April 25, 2024

Column: Science and athletics do mix

Editor's note: This column originally published Oct. 29, 2015.

Professional athletes will sometimes go to extraordinary lengths to protect their bodies and keep themselves in top physical condition. Twice-per-day exercise routines which isolate independent muscle groups, no carb/high protein diets without variety and mentally abstaining from the occasional treat at weddings and parties are all essential for those folks in top form.

I can deal with discomfort in the name of health, but one technique which I’ve always thought hit the extreme is an ice bath. Climbing into a tub of partially frozen water is not my idea of healthy muscles — even if it’s supposed to slow acid buildup and muscle breakdown.

NASA has an athlete of its own that has been on an endless sprint around the planet Saturn since 2004. The Cassini Space Probe keeps up this pace while snapping high resolution photos and spectrographs of the ringed planet and its more than 60 moons. On Oct. 28, Cassini intentionally stepped into an ice bath of Saturn’s snowball moon Enceladus — flying through plumes of water ice shooting from below the moon’s surface like geysers into space. The probe came within 30 miles the Enceladus’ surface, looking for the chemical signatures of organic compounds.

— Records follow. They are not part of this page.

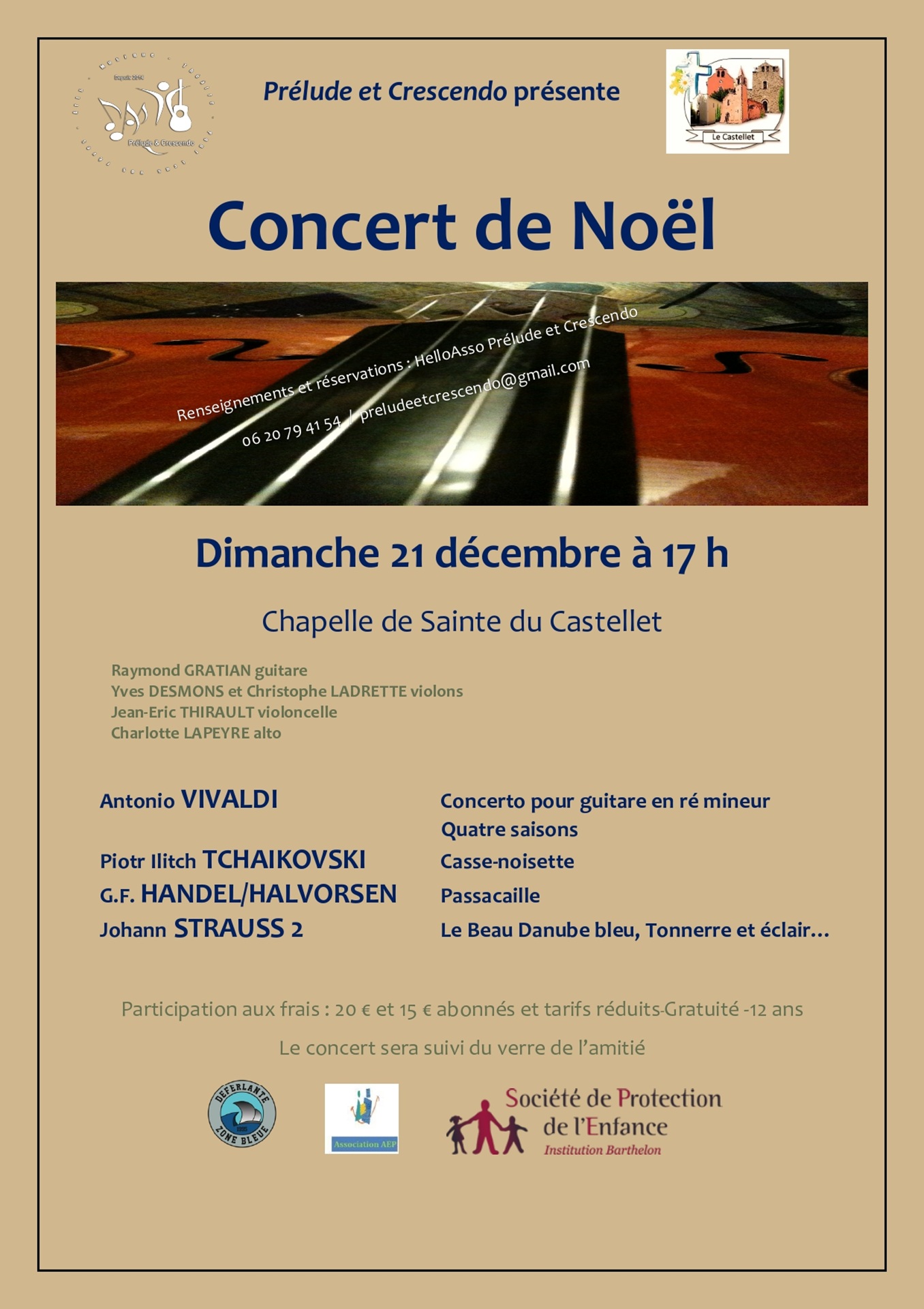 Concert de Nol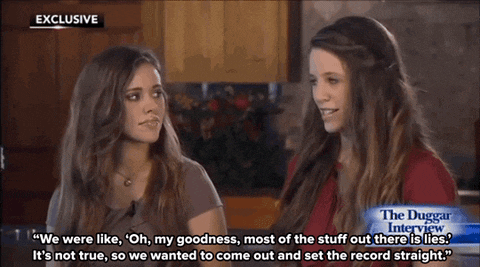 Duggars GIF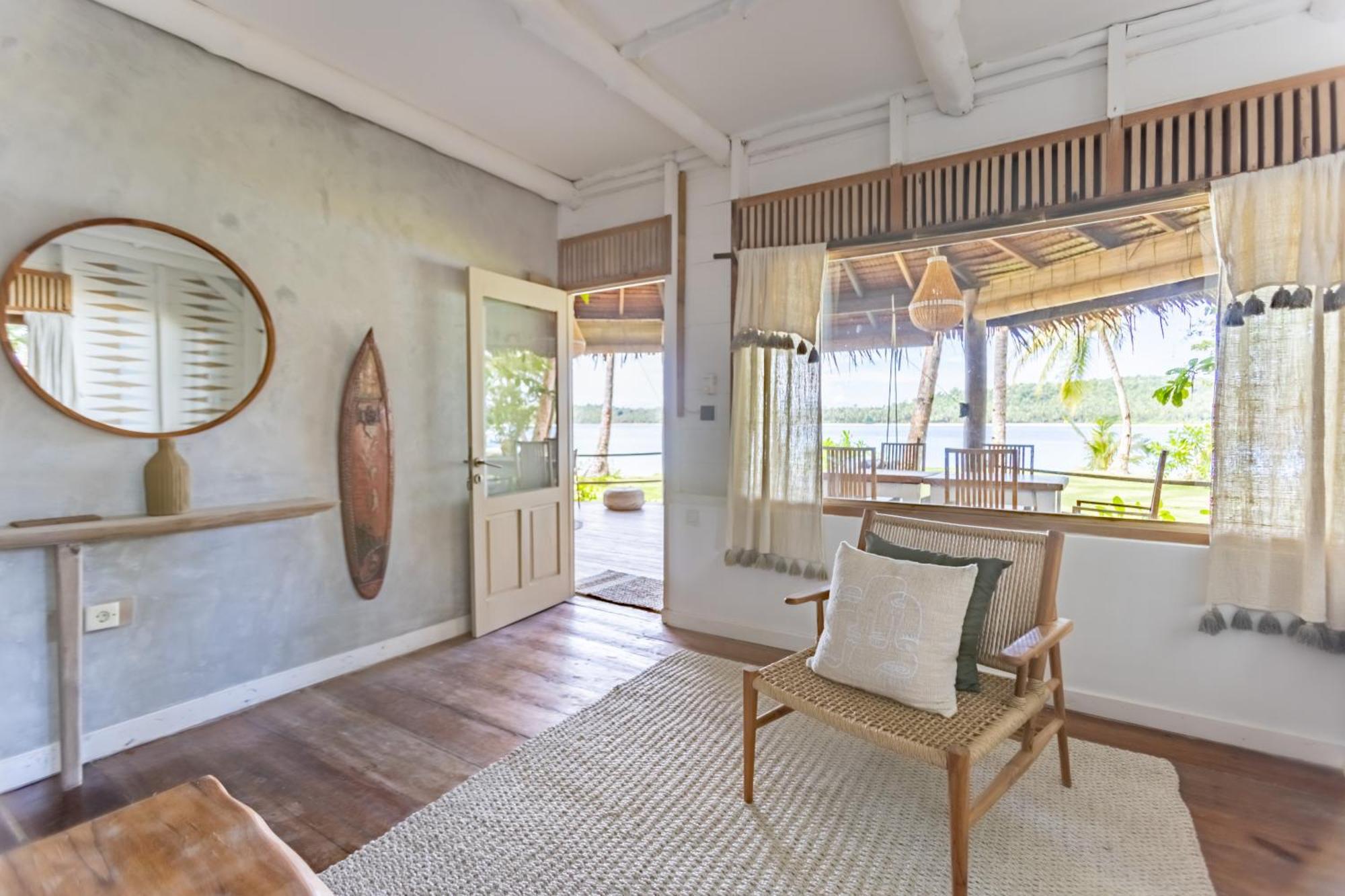 Aloita Resort Mentawai Tua Pejat Екстер'єр фото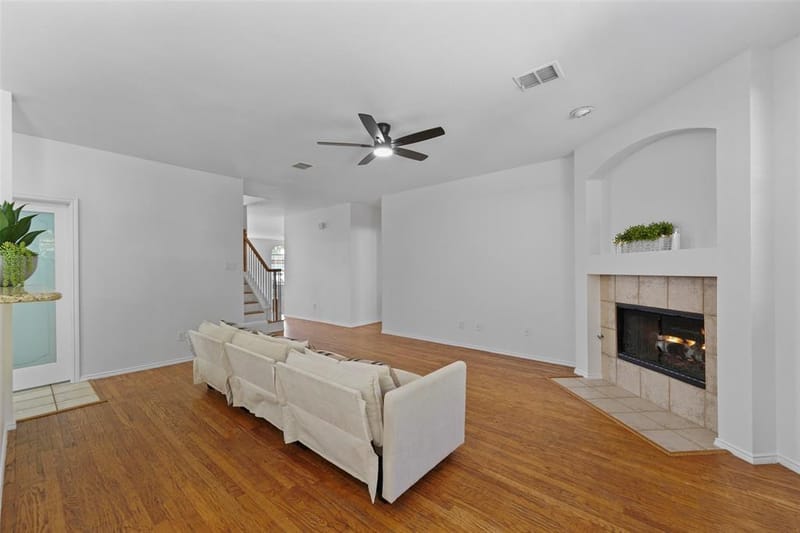 2337 Magnolia Drive, Little Elm TX 75068 - Photo 6
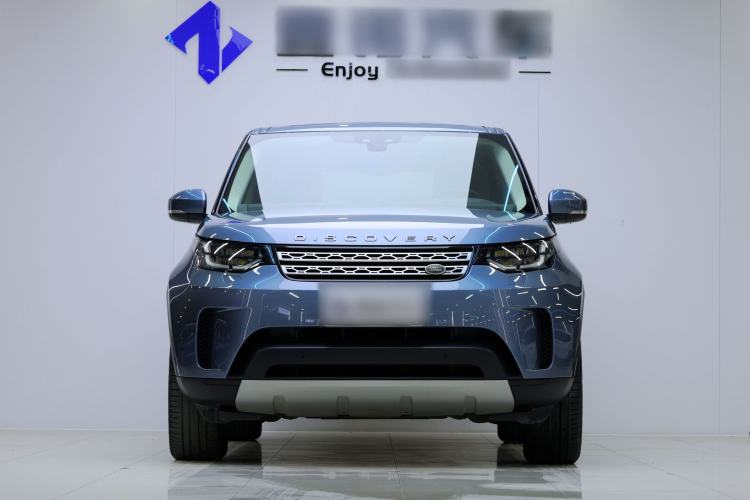 Used Land Rover Discovery 2018 3.0 SC V6 HSE Exterior 1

These plumes are thought to originate from s subsurface lake or ocean — theorized to be found on many of Saturn and Jupiter’s icy moons in the last decade. Cassini will attempted to identify the compounds specifically found as a byproduct of microbial life (gasp! aliens!).

The Search for Extra Terrestrial Intelligence (SETI) Institute — yes, this is a real 501(c)3 established in 1984 with published scientists in its ranks — has been taking to social media to carefully promote the theory that a sudden drop in star KIC 8462852’s luminosity found last week is due to a large energy collecting superstructure created by an advanced civilization.

This theory immediately sends red flags to skeptics and the majority of rational people, but the theory was floated by the NASA scientists which analyzed data taken from the space agency’s Kepler Space Telescope. For readers who are not astronomy nerds like myself, Kepler was designed as an exo-planet hunter, or a telescope to detect planets around other stars by measuring the dip in light recorded when a planet moves between it’s host star and Earth’s line of sight.

Scientist have immediately began to point SETI’s radio telescope array to the star in an attempt to rule out this theory. We might know within days if ET is placing a collect call to Earth or if its just a bunch of massive space rocks in weird orbits blocking the light from KIC 8462852.

Regardless of the outcome, the cool thing is we are coming close as a society to being able to detect life in environments outside our own planet. This is exciting. Compared to other forms of life on our planet, our mastery of environment and ability to progress within an evolutionary short amount of time —although it has created some problems for our planet — has largely allowed us to survive, thrive, learn and grow. Gaining knowledge has become humans’ work out routine.

We are living in a world where our boundaries will soon no longer be our own planet, and this gives me hope.